Abstract

Heating from hot, young, subducting oceanic lithosphere and from a subducting spreading center has been proposed to explain the metamorphism and associated plutonism observed in former accretionary prism sedimentary rocks in the Gulf of Alaska. We evaluated the thermal effects on the overlying accretionary wedge by heat conduction from a hot, young, subducting slab through numerical modeling. The temperature‐limiting parameter in the modeling is the age of the subducted crust. The rate of convergence, angle of subduction, amount of radiogenic heating, and values of thermal conductivity are of secondary importance in determining temperatures in the accretionary prism. A possible former setting for the subduction of young oceanic crust is recorded in the Valdez metasedimentary rocks in the Chugach Metamorphic Complex of the Chugach terrane in southern Alaska. Petrologic data indicate that rocks now at the surface were at 10‐km depth when they were metamorphosed under greenschist facies conditions (350–400°C) and subsequently intruded by felsic plutons. Using parameter values appropriate for Chugach terrane rocks, our results indicate that, for accretionary prisms less than 20 km thick, oceanic lithosphere aged 1.0 Ma or less must be subducted in order to obtain temperatures greater than 300°C at 10‐km depth within the prism.
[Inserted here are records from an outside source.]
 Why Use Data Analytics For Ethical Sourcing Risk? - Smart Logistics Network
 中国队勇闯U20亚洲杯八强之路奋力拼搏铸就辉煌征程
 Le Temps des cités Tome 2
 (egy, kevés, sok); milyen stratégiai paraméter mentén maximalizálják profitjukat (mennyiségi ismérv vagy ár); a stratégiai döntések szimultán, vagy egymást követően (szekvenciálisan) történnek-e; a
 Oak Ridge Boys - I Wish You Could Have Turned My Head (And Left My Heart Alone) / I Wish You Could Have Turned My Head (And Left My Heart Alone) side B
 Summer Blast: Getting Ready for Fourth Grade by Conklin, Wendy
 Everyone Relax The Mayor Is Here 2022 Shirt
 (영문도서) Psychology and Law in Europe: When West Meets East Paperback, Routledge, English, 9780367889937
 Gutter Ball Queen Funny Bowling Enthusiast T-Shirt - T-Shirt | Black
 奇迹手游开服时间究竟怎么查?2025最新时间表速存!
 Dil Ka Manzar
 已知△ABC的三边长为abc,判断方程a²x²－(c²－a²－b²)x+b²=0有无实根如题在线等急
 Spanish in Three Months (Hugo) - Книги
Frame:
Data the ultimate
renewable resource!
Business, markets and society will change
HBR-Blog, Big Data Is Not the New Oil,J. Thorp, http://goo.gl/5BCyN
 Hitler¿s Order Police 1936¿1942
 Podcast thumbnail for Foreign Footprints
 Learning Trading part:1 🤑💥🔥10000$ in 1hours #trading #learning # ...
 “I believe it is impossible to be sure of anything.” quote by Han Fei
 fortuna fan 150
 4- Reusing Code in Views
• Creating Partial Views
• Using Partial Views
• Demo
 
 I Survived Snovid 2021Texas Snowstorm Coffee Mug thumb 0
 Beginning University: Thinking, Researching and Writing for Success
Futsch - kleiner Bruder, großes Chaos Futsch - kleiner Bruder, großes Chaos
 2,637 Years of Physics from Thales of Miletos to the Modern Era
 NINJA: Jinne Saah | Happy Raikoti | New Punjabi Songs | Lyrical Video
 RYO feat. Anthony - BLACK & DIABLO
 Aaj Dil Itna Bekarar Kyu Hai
We also modeled the transient heating of the accretionary prism due to the cessation of subduction of young oceanic lithosphere. Recent seismic refraction surveys from the Trans‐Alaska Crustal Transect have been interpreted to show underplated sedimentary rocks and relict oceanic crust beneath the Chugach Mountains. Transient heating due to cessation of subduction or underplating of hot oceanic crust does not appreciably relax the requirement of subducting oceanic crust aged 1.0 Ma or less in order to attain temperatures greater than 30O°C at 10‐km depth. However, at depths greater than 25 km, it may provide the heat necessary to generate hot fluids and felsic magma, which can augment the temperatures at shallow depths by advection of heat, as well as produce the postmetamorphism or synmetamorphism emplacement of the anatectically derived plutons observed in the Chugach Mountains. Our modeling requires subduction of such young crust that subduction of a spreading ridge was probable, although underplating of extremely young oceanic crust would also have provided sufficient heat to cause the formation of the Chugach Metamorphic Complex.